▶ Action requise 1
D'après l'extrait sur la Grande École du Numérique, combien de stagiaires le GIP a-t-il financés en trois ans ?
▶ Action requise 2
Reprenez l'extrait sur la Grande École du Numérique à partir de sa dernière phrase et poursuivez-en la rédaction.

Un « vrai besoin », à « réformer »

La Cour des comptes recadre la Grande École du Numérique

Le 09 mars 2021 à 14h15

La mise en oeuvre des missions de la Grande École du Numérique « souffre de lacunes et d'irrégularités que ses origines chaotiques n’expliquent que partiellement », déplore Pierre Moscovici, président de la Cour des comptes. Il estime que « sa gouvernance est à réformer et son suivi par l'État à renforcer ».

Groupement d'intérêt public (GIP) constitué en 2016 entre l'Etat, Pôle emploi, l'association Régions de France, divers acteurs de l'emploi et de la formation professionnelle, ainsi que des entreprises privées, la Grande École du Numérique, a pour mission principale de labelliser et financer des formations.

Son objectif ? Permettre à des publics éloignés de l'emploi d'accéder à une formation aux métiers du numérique, c'est en tout cas ce que rappelle le référé, adressé à Jean Castex en décembre dernier, que la Cour des comptes vient de rendre public.

Son objet statutaire, qui « correspond à un besoin patent, tant pour l’économie que pour le soutien à l’emploi », est en effet « de répondre, sur le territoire national, aux besoins d’emploi dans le secteur du numérique et de favoriser l’insertion sociale et professionnelle des personnes éloignées de l’emploi et de la formation, en particulier des jeunes, des femmes et des publics issus des quartiers prioritaires de la politique de la ville » :

« Cet objectif correspond à un vrai besoin, tant pour l'économie qu’en matière de soutien à l'emploi. En trois ans, le GIP a ainsi financé la formation de près de 28 000 stagiaires, en majorité âgés de moins de 30 ans et peu ou pas diplômés, pour un montant total d'environ 48 M€ : 24 % sont des femmes et 17 % des bénéficiaires sont issus des quartiers prioritaires de la politique de la ville. »

80 % embauchés, dont 25 % en CDI

De plus, et selon les données déclaratives figurant dans les rapports d’activité du GIP, ces formations auraient eu un impact tangible sur le parcours professionnel des personnes bénéficiaires d’une formation. Ainsi, 85 % des apprenants en 2018 et 74 % en 2019 auraient bénéficié d’une embauche à l’issue de leur formation, dont 20 à 30 % en contrats à durée indéterminée.

La Cour relève toutefois que ces données déclaratives ne reflètent que partiellement la situation des personnes formées car, pour 27 % d’entre elles en 2018 et 33 % en 2019, leur situation, trois mois après la formation, n’est pas connue. D’autre part, les abandons en cours de formation ne font pas l’objet d’un suivi alors que le taux d’abandon s’élevait à 20 % en 2018 et 11 % en 2019. Au surplus, les taux affichés de sortie positive ne permettent pas de distinguer le niveau de qualification initiale des bénéficiaires des formations.

De plus, la forte sélectivité des études conduisant aux métiers du numérique en limite l’accès, déplore la Cour des comptes, au détriment des jeunes confrontés à des difficultés scolaires. Et le nombre de jeunes diplômés en formation initiale dans ces métiers – moins de 5 000 par an – reste « très insuffisant au regard des besoins des entreprises, qui ne pourront que s’accroître dans un proche avenir ».

▶ Données fournies
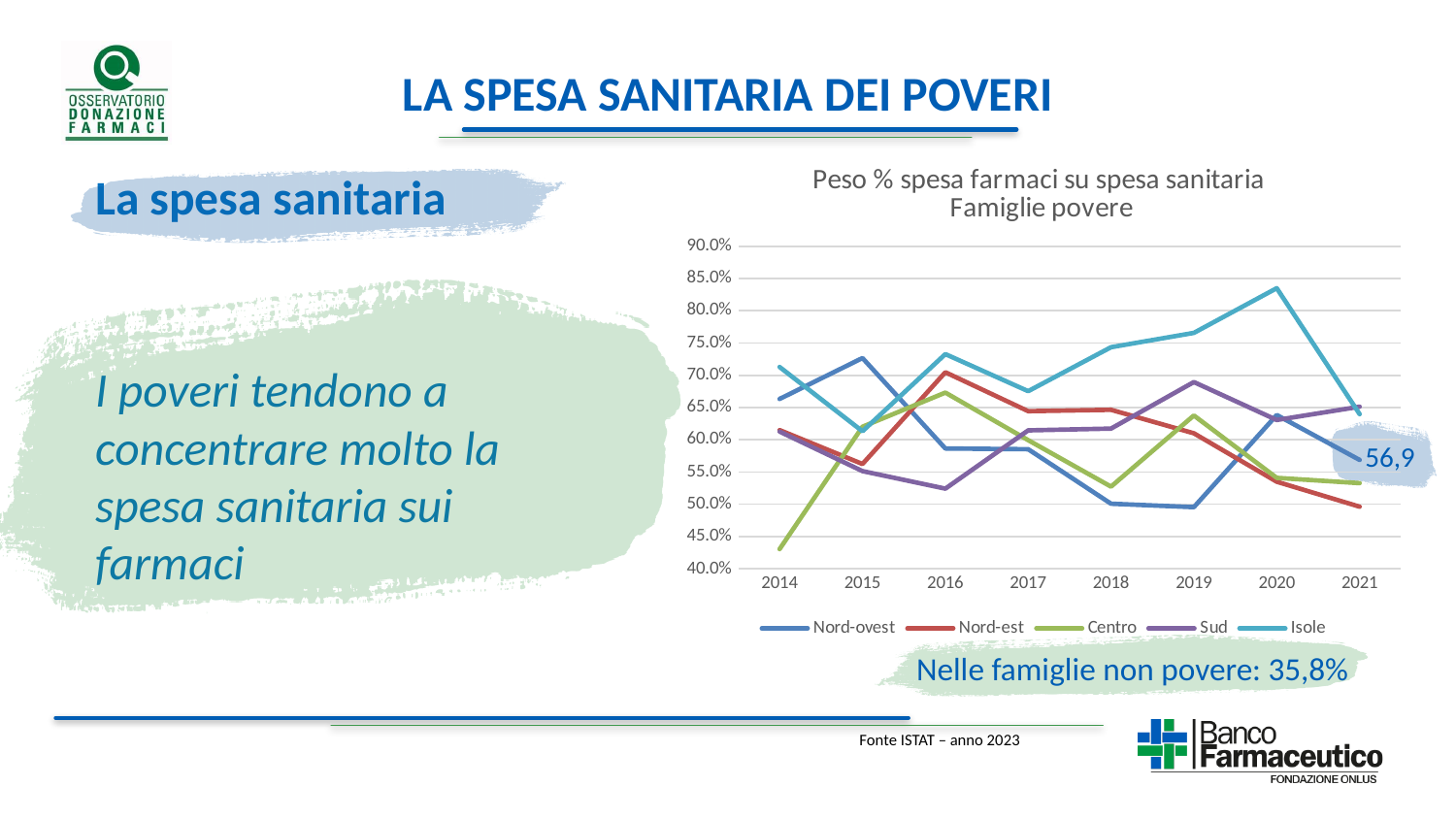
Which series has the lowest value in 2014? Centro Is the value for Nord-ovest in 2015 greater or less than 70.0%? greater Which series has the highest value in 2020? Isole Is the value for Isole in 2020 greater or less than 80.0%? greater Which series has the lowest value in 2019? Nord-ovest Does the Nord-est series rise or fall from 2016 to 2021? fall What type of chart is shown on the slide? line chart How many years are shown on the x axis of the chart? 8 In 2016, which series has the larger value, Centro or Sud? Centro How many series does the legend of the chart list? 5 Is the value for Centro in 2014 greater or less than 45.0%? less What is the labelled value for Nord-ovest in 2021? 56,9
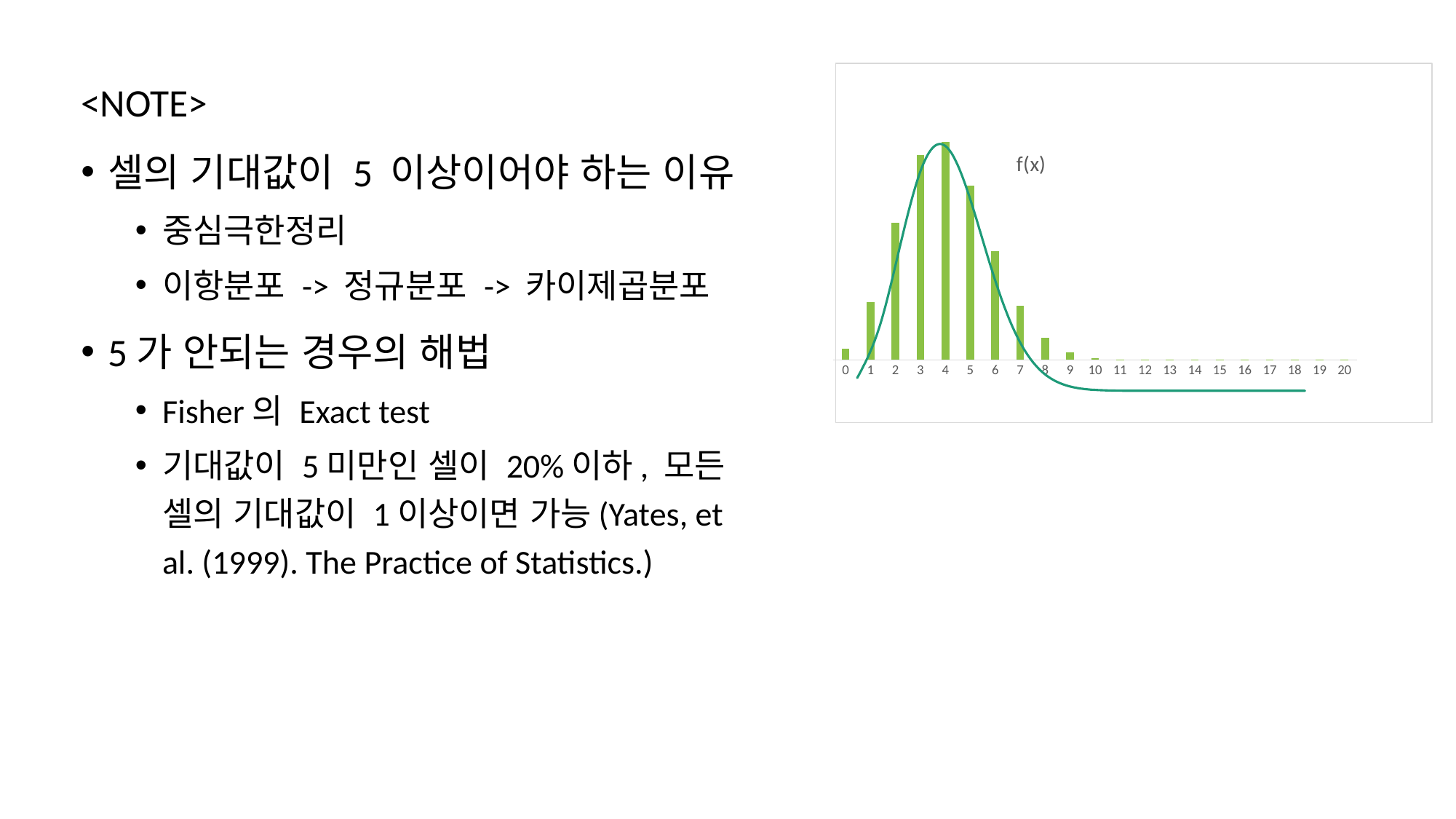
Do the bar heights rise or fall as x goes from 4 to 9? fall What kind of chart is shown on the slide? bar chart Which bar is taller, the one at 8 or the one at 2? 2 Is the bar at 3 taller or shorter than the bar at 7? taller Do the bar heights rise or fall as x goes from 0 to 4? rise What is the first category label on the x axis? 0 Which x-axis category has the tallest bar? 4 Which bar is taller, the one at 1 or the one at 5? 5 What label is shown next to the curve drawn over the bars? f(x) How many categories are labelled on the x axis? 21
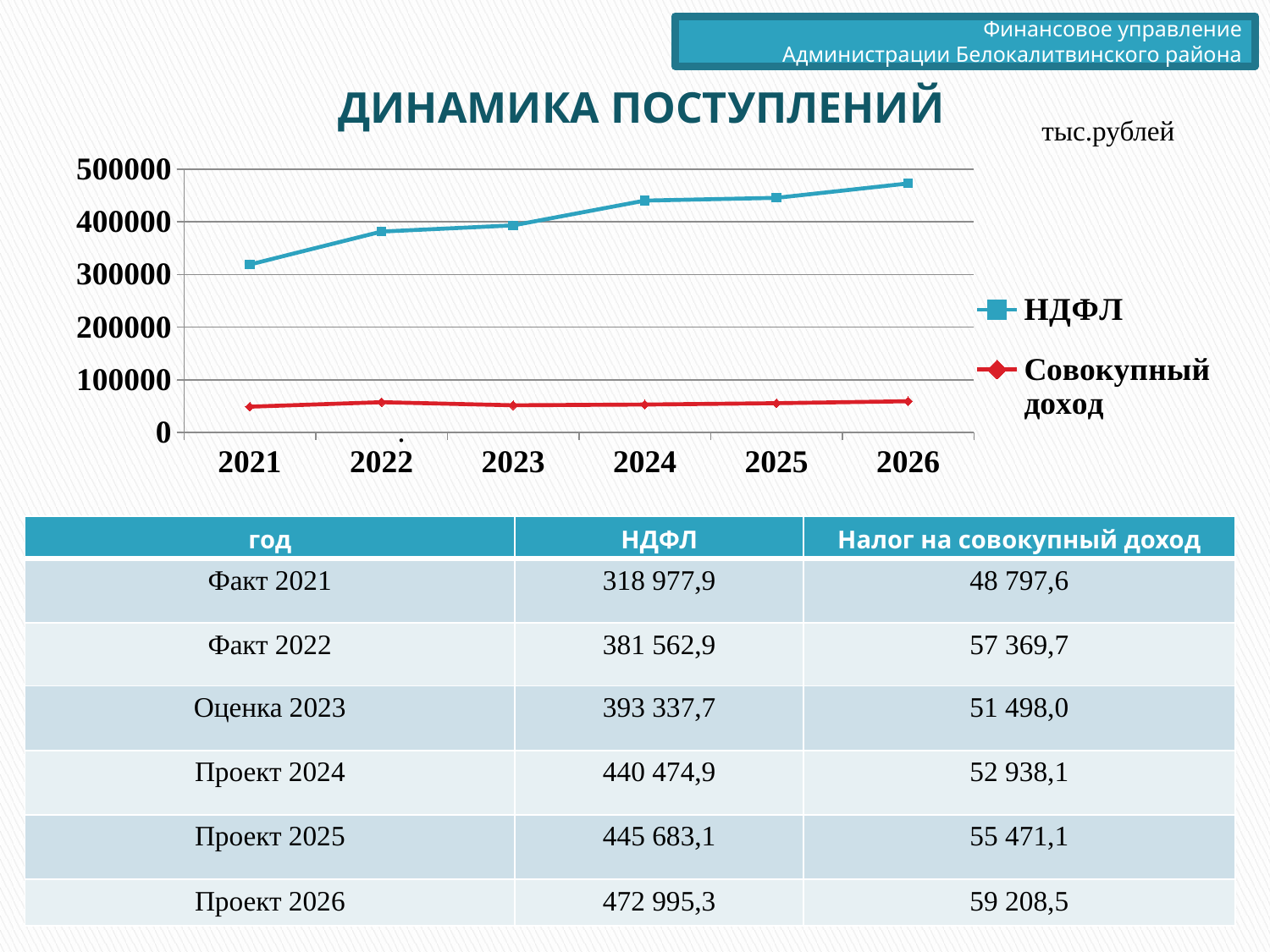
What is the title of the chart? ДИНАМИКА ПОСТУПЛЕНИЙ How many series does the chart legend list? 2 Is the Совокупный доход value for 2023 greater or less than 100000? less What kind of chart is shown on the slide? line chart Which series has the larger value in 2025, НДФЛ or Совокупный доход? НДФЛ What is the Налог на совокупный доход value for 2026 according to the table on the slide? 59 208,5 What is the НДФЛ value for 2021 according to the table on the slide? 318 977,9 In which year is the НДФЛ series at its highest? 2026 Is the НДФЛ value for 2024 greater or less than 400000? greater In which year is the НДФЛ series at its lowest? 2021 How many years are plotted along the x axis of the chart? 6 Does the НДФЛ series rise or fall from 2021 to 2026? rise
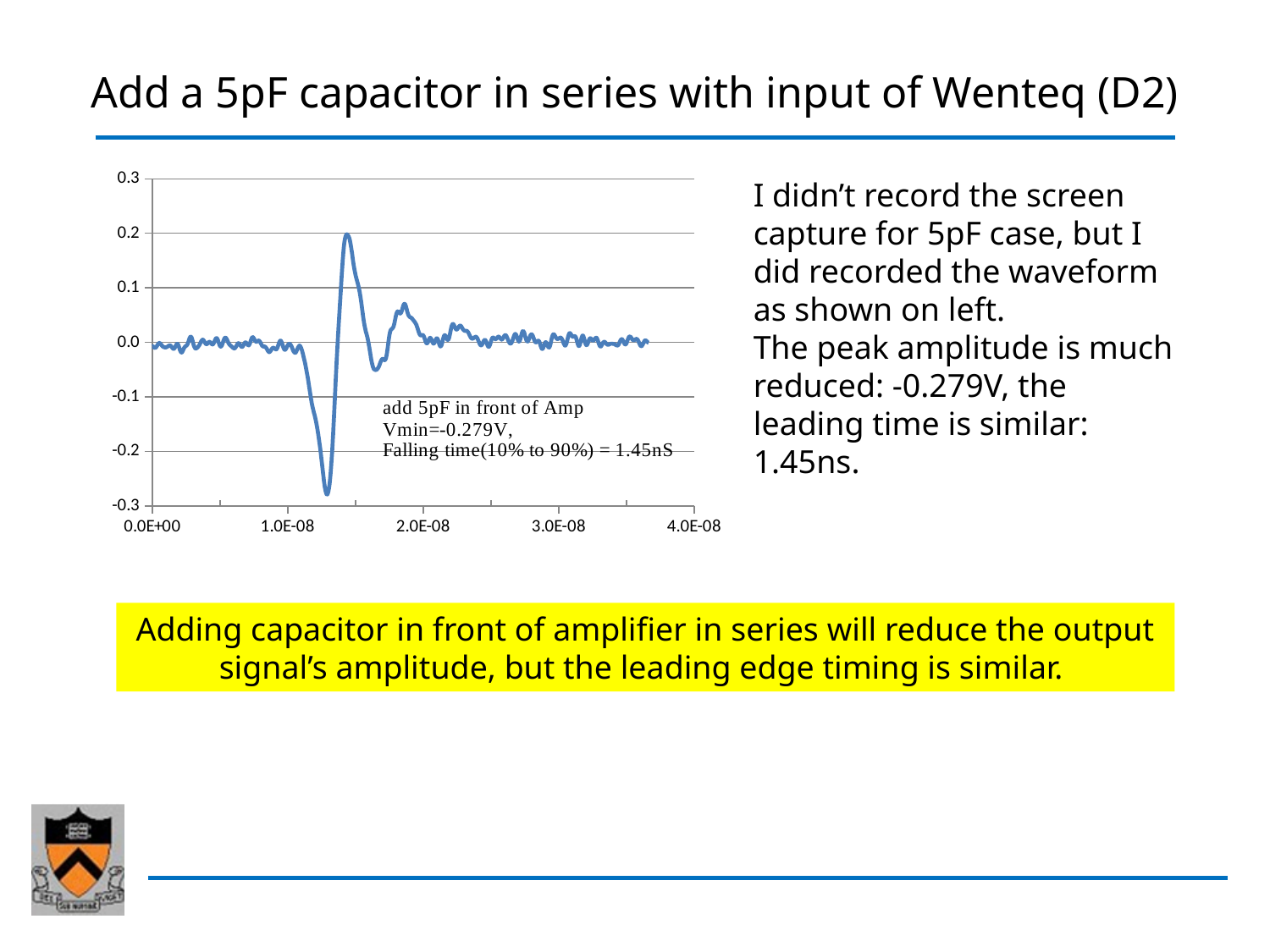
Does the large negative dip of the waveform occur before or after 2.0E-08 on the x axis? before What is the largest tick label shown on the x axis? 4.0E-08 According to the annotation on the chart, what is the falling time (10% to 90%)? 1.45nS How many lines are plotted on the chart? 1 Is the highest positive peak of the waveform greater or less than 0.3? less Is the lowest point of the waveform greater or less than -0.2? less Is the highest positive peak of the waveform greater or less than 0.1? greater What kind of chart is shown on the slide? line chart According to the annotation on the chart, what is Vmin? -0.279V What is the highest value shown on the y axis? 0.3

▶ Réponse attendue 1
Près de 28 000 stagiaires.

▶ Réponse attendue 2
Réformer la gouvernance

Au cours de la période 2017 à 2019, examinée par la Cour, les modalités de financement des organismes de formations retenues par l’administration, puis par le GIP après sa création, « s’écartent de la règle de droit et s’avèrent peu protectrices des deniers publics ».

Ainsi, l’usage systématique de la subvention, au détriment des procédures de commande publique, soulève-t-il des interrogations au regard des normes applicables et des pratiques courantes en matière de formation professionnelle.

La Cour a identifié 367 conventions assorties de subventions, conclues en 2016 et 2017, ayant « conduit au décaissement immédiat, sans justificatif ni contrôle, de plus de 11M€ à des organismes bénéficiaires ».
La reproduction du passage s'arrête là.